The final treaty came in June, 1919. The reparations and "war-guilt" clauses were later seen by English economist John Maynard Keynes as a future cause of discontent; they later became an excuse for Herr Hitler to begin his efforts to countermand them. The US did not ratify the treaty, and the disunity that prevailed after its signing did not bode well for the future of Europe. In addition, the United States and Russia did not join the League of Nations that met for the first time in Geneva in November, 1920.

The Great Depression
In the meantime, there had been a major downturn in the British economy since the end of the World War. Government promises of a better society in which there would be a higher standard of living and security of employment had not been fulfilled.

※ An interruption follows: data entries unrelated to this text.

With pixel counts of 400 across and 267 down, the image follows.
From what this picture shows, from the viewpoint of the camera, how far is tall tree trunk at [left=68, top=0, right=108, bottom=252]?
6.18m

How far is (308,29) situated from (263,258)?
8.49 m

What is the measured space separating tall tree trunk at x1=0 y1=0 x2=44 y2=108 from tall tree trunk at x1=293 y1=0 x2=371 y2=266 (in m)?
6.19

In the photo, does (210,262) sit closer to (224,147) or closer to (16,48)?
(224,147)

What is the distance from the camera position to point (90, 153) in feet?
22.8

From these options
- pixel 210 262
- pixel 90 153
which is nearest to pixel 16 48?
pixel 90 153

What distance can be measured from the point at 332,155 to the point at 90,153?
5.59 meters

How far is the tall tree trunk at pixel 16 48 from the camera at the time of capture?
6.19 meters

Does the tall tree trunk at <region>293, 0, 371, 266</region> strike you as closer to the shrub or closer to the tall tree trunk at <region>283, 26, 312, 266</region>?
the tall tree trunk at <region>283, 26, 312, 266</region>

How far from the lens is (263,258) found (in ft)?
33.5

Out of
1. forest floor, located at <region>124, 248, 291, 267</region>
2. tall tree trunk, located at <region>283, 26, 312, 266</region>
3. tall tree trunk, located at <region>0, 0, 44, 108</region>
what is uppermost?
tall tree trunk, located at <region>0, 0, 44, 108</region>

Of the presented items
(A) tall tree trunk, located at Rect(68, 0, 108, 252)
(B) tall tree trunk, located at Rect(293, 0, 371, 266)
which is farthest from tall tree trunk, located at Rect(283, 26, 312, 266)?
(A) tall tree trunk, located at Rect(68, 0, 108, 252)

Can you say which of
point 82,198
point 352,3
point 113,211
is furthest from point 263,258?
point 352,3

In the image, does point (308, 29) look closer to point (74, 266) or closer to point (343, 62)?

The productivity rate was falling rapidly behind that of other nations; there was simply too much reliance on the traditional industries of cotton, coal mining and shipbuilding, all of which were finding it difficult to compete in world markets and all of which were managed by those who could not adapt to more modern methods. Many countries which had been dependent upon British manufactured goods were now making their own. A great slump in which millions were unemployed was left to work itself out when planned government expenditure would have helped mobilize the unused resources of the economy.

World War II
In the late 1930's Britain's foreign policy stagnated; there were too many problems to worry about at home. While domestic policies still had to find a way out of the unemployment mess, it was vainly hoped that the League of Nations would keep the peace. While the aggressive moves by Germany, Italy and Japan may not have been totally ignored in Westminster; their implications were not fully grasped. It seems incredible, in retrospect, how all the signs of a forthcoming major war were conveniently ignored.

The Post-War Years
The great social-leveling influence of the War meant that Britains were anxious for change. Countless thousands of returning soldiers and sailors wanted a turn-around in the status quo. Members of British armed forces were considerably better educated than they had been in World War I. The soldier returning from the war was no longer in awe of his leaders; he had mixed loyalties. He was resentful of unemployment, wishing for a greater share in the nation's post-war restructuring, and he did not trust a Conservative government to tackle the enormous social economic and political problems, that they had done very little to solve between the wars. He wished for a change.
As a consequence, Winston Churchill, who led Britain to victory during the war, found himself as a member of the opposition when the election of 1945 returned the Labour Party to power with a huge majority. Under the Parliament of Clement Attlee, the new government began some of the greatest changes in Britain's long history---nothing less than a reconstruction of the nation.

England has a strong history, in it prgression from ancients times, it has been under the leadership of vigilant monarchies and leaders. With it's vast history, there are still some things that are left out of englan's history books, and even then...it's history can never be cut short.